Costruita nel 1976, la Bibby Stockholm ha già ospitato richiedenti asilo ad Amburgo e a Rotterdam ed ha anche dato alloggio ai lavoratori delle piattaforme petrolifere delle Shetland e dei parchi eolici in Svezia. Prima di essere trasportata a Portland è stata riparata e riallestita a Falmouth. I lavori, anche al malconcio scafo in acciaio, sono durati a lungo e si presume che siano costati non poco, nonostante il governo, che non ha fornito le cifre, sostenga che le chiatte siano più economiche degli alberghi per i migranti.

L’idea delle chiatte è stata sviluppata parallelamente all’iter di approvazione di una legge sull’immigrazione illegale (Illegal Migration Act 2023). Tutti gli emendamenti apportati a questo disegno di legge dalla Camera dei Lord sono stati respinti e il ministro per l’Immigrazione, Robert Jenrick, ha affermato: “Il messaggio e i mezzi devono essere assolutamente chiari e inequivocabili: se le persone vengono nel Regno Unito illegalmente, non potranno rimanere qui. Verranno invece trattenute e rispedite nel loro paese d’origine o trasferite in un paese terzo sicuro. Non ha senso approvare una legge che non fornisca un deterrente credibile o non fornisca i mezzi per sostenerlo con poteri di esecuzione efficaci e rapidi. Non possiamo accettare emendamenti che prevedono eccezioni e scappatoie che servirebbero solo a perpetuare l’attuale ciclo di ritardi e di infiniti e ripetuti ricorsi nei tribunali”.

Peccato che l’orgogliosa sicurezza del ministro, certamente gradita agli elettori del partito al governo, non tenga conto, solo per fare un esempio fra i tanti, dell’articolo 3 della Convenzione Europea dei Diritti dell’Uomo (Cedu): “Proibizione della tortura. Nessuno può essere sottoposto a tortura né a pene o trattamenti inumani o degradanti”, per cui non sarebbe possibile la deportazione di un individuo in un paese dove potrebbe ragionevolmente correre il rischio di venire assoggettato a simili trattamenti, nonostante il governo britannico ritenga di poter decidere autonomamente quali sono i “paesi sicuri”.

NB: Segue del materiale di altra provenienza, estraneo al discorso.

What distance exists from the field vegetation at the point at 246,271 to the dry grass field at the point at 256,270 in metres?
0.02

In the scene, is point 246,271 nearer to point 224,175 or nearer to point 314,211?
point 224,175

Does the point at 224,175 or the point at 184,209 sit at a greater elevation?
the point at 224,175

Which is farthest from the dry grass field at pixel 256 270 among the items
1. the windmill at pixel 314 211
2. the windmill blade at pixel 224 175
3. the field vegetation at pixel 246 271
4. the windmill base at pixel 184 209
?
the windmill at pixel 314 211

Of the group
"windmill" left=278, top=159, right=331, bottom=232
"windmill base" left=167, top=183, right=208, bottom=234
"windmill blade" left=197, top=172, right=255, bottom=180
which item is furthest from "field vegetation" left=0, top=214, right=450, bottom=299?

La Corte Europea dei Diritti dell’Uomo considera tale principio come assoluto e inderogabile, indipendentemente dalla condotta della vittima, ma i critici non sopportano che l’adesione alla Cedu consenta ai giudici europei di interferire bloccando una legge britannica che introduce una politica di immigrazione più rigida.

Dall’ex Primo Ministro, Boris Johnson, all’ex ministro della Giustizia, Dominic Raab, insofferenti dei ricorsi presso la Corte Europea, sono già partiti, nel tempo, alcuni tentativi di recedere dalla Cedu, unico ostacolo alla piena realizzazione della Brexit, ma finora si è trattato di parole, di campagna elettorale condotta con altri mezzi. Basti riflettere sulle conseguenze interne di un passo del genere, che coinvolgerebbe anche gli Accordi del Venerdì Santo, che prevedono che: “Il governo britannico completerà l’incorporazione nelle leggi dell’Irlanda del Nord della Convenzione Europea dei Diritti dell’Uomo (CEDU), compreso l’accesso diretto ai tribunali e ai rimedi per la violazione della Convenzione, e il potere per i tribunali di annullare le leggi dell’Assemblea per ragioni di incompatibilità”.

Dunque gli Accordi del Venerdì Santo garantiscono che i diritti sanciti dalla Cedu possano essere invocati dai cittadini dell’Irlanda del Nord ma, in caso di recesso del Regno Unito dalla CEDU, questi diritti verrebbero negati anche nell’Irlanda del Nord, violando così gli Accordi. Né il Regno Unito potrebbe recedere dalla Cedu in modo selettivo, lasciandola in vigore solo nell’Irlanda del Nord: la Cedu non lo consente (vedi l’articolo 1: Obbligo di rispettare i diritti dell’uomo – Le Alte Parti contraenti riconoscono a ogni persona sottoposta alla loro giurisdizione i diritti e le libertà enunciati nel Titolo primo della presente Convenzione). Un vero ginepraio in cui forse neppure i Johnson e i Raab vorrebbero davvero avventurarsi.